### Using the information
- 1) In the article on EU health funding, to what amount do MEPs want funding for the EU4Health Programme raised?
- 2) Please continue the article on EU health funding, picking up after its final sentence.

The EU is not equipped to deal with any future pandemics, according to some Members of the European Parliament.
Speaking in Brussels, MEPs said that COVID-19 has shown the need for an "ambitious EU health programme" to ensure that the continent's health systems can "face future threats", after funding for healthcare was cut by Member States in July to €1.7bn.
They want to increase the amount to €9.4bn, which was originally proposed.
Cristian-Silviu Buşoi, the MEP in charge of the bloc's EU4Health Programme, said that they must concentrate on making the continent's healthcare systems better prepared for future crises and that this can only be done with the extra funds.
"The COVID-19 crisis has exposed the need for well-defined and adequately-financed health instruments as well as for boosting innovation and investing more in health in general. It will be crucial to increase funding for the EU4Health Programme to €9.4 billion, as proposed by the Commission in May, in order to have the capacity to deal with future pandemics and health threats, and to make our health systems more resilient," Buşoi explained.
One of the EU's main weaknesses when it comes to public health is that the responsibility of providing healthcare lies solely with Member States. The bloc has no jurisdiction in this regard.
This is another reason why MEPs are asking for more money for the EU4Health Programme, which they want to focus on things like disease prevention and improving vaccination rates.

### Supplied material
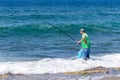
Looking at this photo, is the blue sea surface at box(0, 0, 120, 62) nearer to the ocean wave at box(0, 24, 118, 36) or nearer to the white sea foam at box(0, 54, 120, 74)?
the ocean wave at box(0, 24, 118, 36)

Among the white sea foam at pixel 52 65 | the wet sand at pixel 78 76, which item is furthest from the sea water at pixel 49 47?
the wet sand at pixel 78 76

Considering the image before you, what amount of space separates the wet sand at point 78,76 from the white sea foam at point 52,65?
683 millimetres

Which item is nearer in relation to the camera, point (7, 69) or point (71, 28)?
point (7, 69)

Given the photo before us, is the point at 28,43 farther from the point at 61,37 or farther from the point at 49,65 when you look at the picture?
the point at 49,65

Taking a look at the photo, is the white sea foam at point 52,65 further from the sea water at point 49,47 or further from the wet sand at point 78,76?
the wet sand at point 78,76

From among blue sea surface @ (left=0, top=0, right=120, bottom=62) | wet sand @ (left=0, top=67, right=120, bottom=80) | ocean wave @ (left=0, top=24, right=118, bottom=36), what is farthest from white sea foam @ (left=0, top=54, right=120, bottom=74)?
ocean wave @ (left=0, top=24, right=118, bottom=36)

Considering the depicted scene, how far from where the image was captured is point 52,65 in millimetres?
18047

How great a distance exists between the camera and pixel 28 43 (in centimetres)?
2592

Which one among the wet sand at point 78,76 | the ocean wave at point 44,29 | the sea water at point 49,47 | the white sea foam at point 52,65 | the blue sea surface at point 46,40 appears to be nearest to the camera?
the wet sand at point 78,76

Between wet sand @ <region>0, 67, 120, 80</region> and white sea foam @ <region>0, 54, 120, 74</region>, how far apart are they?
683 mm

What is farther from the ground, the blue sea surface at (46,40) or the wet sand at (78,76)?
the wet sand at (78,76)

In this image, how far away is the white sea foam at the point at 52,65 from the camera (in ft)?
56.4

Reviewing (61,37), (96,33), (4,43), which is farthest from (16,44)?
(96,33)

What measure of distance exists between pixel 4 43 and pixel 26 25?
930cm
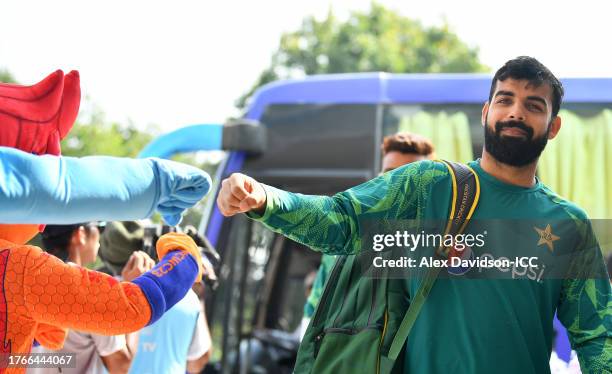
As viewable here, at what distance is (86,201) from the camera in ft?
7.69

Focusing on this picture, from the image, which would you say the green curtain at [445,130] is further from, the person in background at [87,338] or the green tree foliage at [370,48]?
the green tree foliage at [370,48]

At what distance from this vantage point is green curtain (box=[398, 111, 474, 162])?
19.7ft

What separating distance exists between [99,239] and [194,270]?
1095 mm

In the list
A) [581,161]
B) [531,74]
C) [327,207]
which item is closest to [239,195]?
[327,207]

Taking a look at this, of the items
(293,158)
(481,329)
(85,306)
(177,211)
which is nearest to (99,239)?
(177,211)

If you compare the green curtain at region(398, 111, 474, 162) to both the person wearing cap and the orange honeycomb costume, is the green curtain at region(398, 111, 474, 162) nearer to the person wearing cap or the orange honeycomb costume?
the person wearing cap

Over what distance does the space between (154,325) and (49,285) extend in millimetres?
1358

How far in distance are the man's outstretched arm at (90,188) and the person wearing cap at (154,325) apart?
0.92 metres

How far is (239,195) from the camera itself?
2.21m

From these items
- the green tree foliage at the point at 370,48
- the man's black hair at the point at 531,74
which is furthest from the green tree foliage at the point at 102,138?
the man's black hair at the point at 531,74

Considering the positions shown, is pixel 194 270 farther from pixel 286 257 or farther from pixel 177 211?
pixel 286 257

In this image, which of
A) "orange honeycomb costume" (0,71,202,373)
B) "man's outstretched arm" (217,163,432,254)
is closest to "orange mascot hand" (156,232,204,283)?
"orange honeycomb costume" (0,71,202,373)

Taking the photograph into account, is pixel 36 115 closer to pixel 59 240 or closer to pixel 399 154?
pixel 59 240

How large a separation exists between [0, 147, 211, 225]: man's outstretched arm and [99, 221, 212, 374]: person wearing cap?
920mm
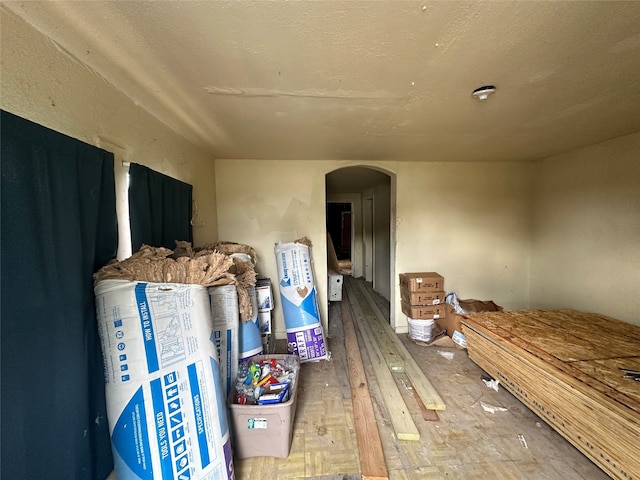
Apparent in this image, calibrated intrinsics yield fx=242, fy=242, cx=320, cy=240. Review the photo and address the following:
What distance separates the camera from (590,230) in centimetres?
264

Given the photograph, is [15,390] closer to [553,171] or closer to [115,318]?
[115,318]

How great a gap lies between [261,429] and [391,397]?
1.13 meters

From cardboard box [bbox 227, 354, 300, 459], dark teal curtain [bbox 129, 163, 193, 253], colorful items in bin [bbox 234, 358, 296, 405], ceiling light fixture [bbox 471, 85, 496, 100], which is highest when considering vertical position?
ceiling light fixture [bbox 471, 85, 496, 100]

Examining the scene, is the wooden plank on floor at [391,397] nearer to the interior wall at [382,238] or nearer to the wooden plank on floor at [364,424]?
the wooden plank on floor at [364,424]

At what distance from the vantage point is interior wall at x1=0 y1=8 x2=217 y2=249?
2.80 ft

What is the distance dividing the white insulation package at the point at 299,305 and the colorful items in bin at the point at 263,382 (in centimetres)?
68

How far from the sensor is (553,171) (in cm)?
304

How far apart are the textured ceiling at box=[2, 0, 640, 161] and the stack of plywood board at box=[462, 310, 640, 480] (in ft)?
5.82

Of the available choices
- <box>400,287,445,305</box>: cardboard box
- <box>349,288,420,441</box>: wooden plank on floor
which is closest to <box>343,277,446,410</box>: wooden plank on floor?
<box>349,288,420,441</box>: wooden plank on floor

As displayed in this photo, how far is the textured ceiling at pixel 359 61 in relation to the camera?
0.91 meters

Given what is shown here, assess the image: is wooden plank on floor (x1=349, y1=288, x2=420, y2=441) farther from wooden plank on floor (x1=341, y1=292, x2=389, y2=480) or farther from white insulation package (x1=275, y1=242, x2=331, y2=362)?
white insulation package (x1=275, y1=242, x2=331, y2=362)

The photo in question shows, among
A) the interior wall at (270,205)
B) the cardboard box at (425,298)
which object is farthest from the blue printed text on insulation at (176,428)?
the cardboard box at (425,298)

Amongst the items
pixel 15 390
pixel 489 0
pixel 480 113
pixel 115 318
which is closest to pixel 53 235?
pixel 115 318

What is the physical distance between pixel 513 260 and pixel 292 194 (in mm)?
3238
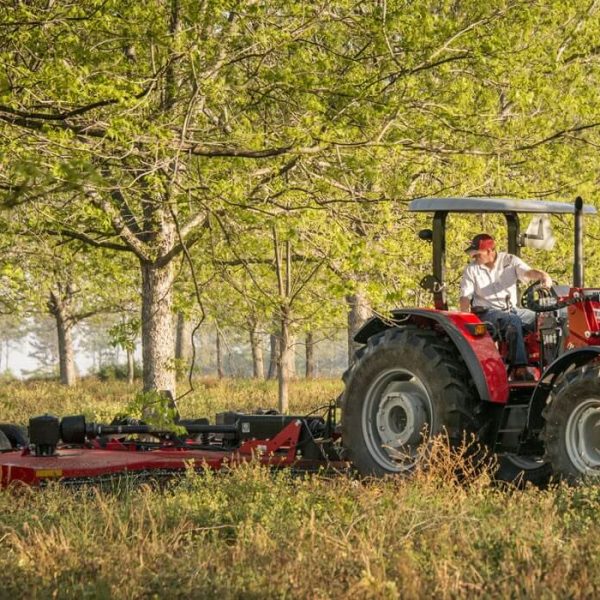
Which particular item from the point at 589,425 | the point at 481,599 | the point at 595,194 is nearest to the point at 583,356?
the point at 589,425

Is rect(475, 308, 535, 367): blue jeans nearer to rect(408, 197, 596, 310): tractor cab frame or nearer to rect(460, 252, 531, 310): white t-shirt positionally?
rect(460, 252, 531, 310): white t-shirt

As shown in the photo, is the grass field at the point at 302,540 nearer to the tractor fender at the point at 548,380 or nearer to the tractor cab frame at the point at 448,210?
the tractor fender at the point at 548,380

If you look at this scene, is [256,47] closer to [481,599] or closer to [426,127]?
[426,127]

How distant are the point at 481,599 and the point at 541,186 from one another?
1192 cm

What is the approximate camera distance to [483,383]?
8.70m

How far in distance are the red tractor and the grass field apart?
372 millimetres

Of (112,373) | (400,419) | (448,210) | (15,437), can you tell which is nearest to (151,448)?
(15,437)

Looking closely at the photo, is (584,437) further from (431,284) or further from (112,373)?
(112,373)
* * *
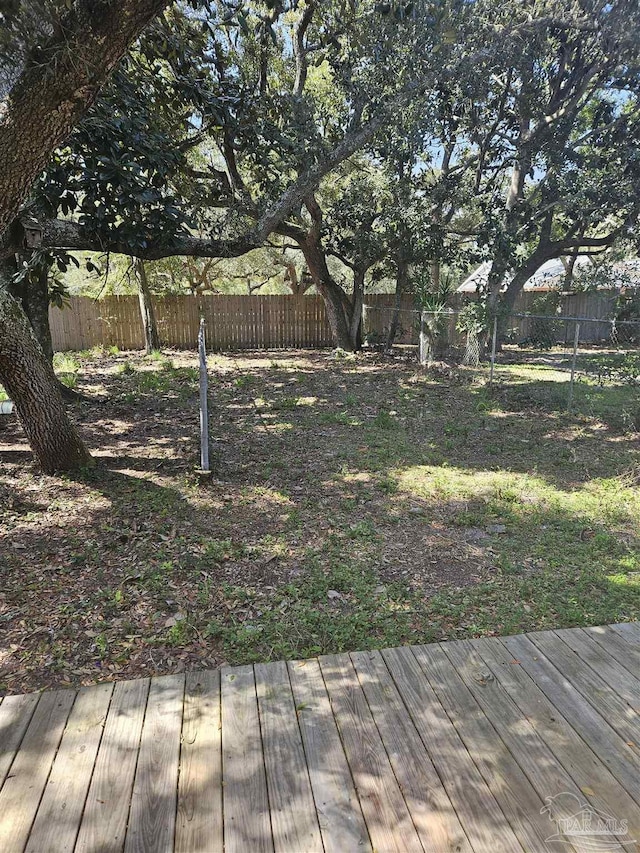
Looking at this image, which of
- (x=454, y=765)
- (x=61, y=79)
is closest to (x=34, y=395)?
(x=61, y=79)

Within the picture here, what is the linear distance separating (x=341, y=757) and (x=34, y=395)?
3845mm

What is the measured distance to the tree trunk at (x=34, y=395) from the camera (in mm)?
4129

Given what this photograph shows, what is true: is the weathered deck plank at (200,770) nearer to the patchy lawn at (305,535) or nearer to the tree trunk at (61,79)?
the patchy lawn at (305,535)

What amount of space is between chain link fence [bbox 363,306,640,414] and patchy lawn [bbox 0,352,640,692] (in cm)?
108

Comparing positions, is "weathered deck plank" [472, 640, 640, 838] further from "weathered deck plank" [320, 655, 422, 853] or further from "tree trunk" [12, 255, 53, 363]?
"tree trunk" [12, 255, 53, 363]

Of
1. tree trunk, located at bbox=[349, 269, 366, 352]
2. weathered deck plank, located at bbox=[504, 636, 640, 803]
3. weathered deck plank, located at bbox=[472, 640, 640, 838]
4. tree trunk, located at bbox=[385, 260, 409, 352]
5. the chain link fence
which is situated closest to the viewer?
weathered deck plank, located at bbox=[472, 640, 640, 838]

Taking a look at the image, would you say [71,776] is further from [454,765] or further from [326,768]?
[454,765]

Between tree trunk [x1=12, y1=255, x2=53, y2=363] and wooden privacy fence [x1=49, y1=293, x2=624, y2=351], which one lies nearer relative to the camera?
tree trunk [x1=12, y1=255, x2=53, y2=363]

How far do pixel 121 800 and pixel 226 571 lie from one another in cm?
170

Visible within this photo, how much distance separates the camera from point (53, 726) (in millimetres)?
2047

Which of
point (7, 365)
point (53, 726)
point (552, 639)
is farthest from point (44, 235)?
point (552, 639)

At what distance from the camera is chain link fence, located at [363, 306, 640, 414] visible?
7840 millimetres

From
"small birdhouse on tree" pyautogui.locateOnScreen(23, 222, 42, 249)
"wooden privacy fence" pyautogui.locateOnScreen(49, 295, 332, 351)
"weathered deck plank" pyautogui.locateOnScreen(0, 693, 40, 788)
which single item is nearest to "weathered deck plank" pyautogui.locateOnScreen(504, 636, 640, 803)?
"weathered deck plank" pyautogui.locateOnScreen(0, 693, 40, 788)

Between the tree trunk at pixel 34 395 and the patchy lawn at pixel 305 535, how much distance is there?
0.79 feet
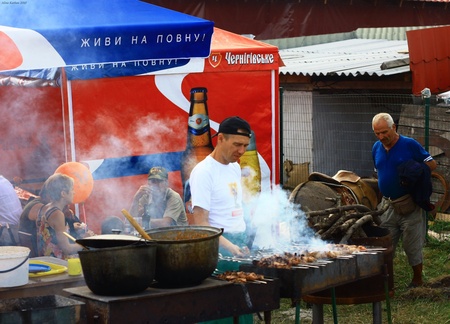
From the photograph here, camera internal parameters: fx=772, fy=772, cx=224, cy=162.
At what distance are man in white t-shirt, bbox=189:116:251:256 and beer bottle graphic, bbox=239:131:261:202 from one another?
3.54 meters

### Answers in order
- 1) €9.4 billion.

- 2)
Sara Cerdas MEP, who is responsible for the initiative from the S&D Group's side, spoke exclusively to Euronews during a debate on the EU & healthcare:
"It [EU4Health Programme] is a program that is very much tuned into the public health programs that can be done at EU level by all Member States and also by regions and cities, which is to prevent disease, promote health and prolong life for the organisers of society. That is the public health definition and this program delivers on that...It is an impressive program that will have many health benefits, not only in the future and long-term but also in the short and medium-term," Cerdas said.
Back in September, Commission President, Ursula von der Leyen, announced that she would be making healthcare across the EU a priority, after she pledged to strengthen already existing institutions and also to build an Agency for Biomedical Advanced Research and Development.
But when any of this will actually materialise is still unknown, as Michele Calabro, a Policy Advisor at the European Patients Forum explained:
"It's going to be very important to see what's next and how we can really move the discussion forward from, let's say, a bit of wishful thinking on having more health at an EU level to actually doing it. And the way that we have to do it is, of course, yet to be defined. The Conference on the Future of Europe is going to be fundamental on this," Calabro said.
Parliament is expected to vote on EU Health funds in November, but with Member States already having reduced the amount significantly, MEPs will be hoping that Europe's second wave will bring the issue back into the spotlight.